■ EXERCISE OBJECTIVE:
Repeat verbatim the passage of the CORS article below that lies between "Working around CORS" and "the CORS policy.", inclusive.

-- Begin SUPPLIED TEXT --

Posted on • Originally published at cathalmacdonnacha.com

Working around CORS in create-react-app

One problem we often face as frontend developers is dealing with CORS when making API requests.

What is CORS?

CORS (Cross-Origin Resource Sharing) is essentially a mechanism that allows a server to express what other domains can make requests to it. For example, my app could be hosted on http://domain-a.com, so only requests made from that same domain are allowed. If another app hosted on http://domain-b.com tried to make a request to http://domain-a.com, it would fail depending on the CORS policy.

Where does CRA fit in?

While using CRA (create-react-app), I've often run into a situation where I want to test my local changes against another team's API endpoint. I mean, there's only so much mocking you can rely on! By default, CRA runs locally on http://localhost:3000, so if I try to make an API request out to http://domain-a.com/users.json, CORS would block it. However, when developing locally, CRA lets us get around this by proxying all unknown requests to a specified domain. This can now help us make sure our frontend code lines up with the backend's responses.

-- End SUPPLIED TEXT --
-- Begin GIVEN INFORMATION --

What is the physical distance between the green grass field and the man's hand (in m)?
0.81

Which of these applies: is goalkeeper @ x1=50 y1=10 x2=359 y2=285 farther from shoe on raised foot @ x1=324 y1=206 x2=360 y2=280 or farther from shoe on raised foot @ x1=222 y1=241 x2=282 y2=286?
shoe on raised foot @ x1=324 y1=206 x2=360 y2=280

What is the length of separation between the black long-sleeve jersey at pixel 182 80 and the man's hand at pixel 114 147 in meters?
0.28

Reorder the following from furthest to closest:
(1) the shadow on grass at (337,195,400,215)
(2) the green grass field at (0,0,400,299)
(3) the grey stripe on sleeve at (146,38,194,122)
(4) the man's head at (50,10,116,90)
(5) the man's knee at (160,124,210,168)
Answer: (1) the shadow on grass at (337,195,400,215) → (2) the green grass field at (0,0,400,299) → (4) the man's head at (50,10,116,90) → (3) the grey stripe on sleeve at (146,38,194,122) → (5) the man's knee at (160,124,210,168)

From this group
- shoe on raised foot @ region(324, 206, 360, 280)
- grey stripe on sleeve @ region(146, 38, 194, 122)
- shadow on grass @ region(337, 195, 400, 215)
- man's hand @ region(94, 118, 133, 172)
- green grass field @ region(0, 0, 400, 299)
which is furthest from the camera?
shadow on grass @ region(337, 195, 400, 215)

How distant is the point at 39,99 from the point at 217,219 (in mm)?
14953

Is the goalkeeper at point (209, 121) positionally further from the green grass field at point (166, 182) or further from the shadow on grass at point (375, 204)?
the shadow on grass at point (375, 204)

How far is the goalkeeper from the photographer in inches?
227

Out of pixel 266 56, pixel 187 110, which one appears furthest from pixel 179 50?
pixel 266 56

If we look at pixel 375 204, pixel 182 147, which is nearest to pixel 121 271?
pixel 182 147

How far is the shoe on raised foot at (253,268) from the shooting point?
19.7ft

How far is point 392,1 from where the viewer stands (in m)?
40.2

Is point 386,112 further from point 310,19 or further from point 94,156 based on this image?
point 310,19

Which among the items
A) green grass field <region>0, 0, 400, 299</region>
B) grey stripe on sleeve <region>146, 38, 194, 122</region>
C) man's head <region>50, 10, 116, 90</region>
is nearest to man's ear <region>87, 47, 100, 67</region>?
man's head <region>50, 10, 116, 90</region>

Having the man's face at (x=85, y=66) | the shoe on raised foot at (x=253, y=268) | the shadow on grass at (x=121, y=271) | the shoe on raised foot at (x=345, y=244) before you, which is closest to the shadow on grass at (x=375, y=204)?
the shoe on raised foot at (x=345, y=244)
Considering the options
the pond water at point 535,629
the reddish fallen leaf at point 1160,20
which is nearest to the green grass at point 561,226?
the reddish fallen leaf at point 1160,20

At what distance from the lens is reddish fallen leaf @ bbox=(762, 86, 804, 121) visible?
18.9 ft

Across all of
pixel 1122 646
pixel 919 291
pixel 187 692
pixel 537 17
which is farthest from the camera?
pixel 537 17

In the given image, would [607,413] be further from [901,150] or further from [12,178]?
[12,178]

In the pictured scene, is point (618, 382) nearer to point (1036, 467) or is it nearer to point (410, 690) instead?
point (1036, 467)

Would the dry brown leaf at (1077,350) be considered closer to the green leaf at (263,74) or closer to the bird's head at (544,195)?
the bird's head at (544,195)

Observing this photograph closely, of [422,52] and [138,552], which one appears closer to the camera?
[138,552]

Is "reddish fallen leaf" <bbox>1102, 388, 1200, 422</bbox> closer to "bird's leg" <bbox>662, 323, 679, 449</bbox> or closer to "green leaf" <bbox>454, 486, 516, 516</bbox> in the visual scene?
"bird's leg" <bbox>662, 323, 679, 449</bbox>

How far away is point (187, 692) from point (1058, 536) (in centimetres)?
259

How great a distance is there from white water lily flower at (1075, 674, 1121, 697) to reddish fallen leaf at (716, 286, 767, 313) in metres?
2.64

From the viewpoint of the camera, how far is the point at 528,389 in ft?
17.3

-- End GIVEN INFORMATION --

■ RESPONSE:
Working around CORS in create-react-app

One problem we often face as frontend developers is dealing with CORS when making API requests.

What is CORS?

CORS (Cross-Origin Resource Sharing) is essentially a mechanism that allows a server to express what other domains can make requests to it. For example, my app could be hosted on http://domain-a.com, so only requests made from that same domain are allowed. If another app hosted on http://domain-b.com tried to make a request to http://domain-a.com, it would fail depending on the CORS policy.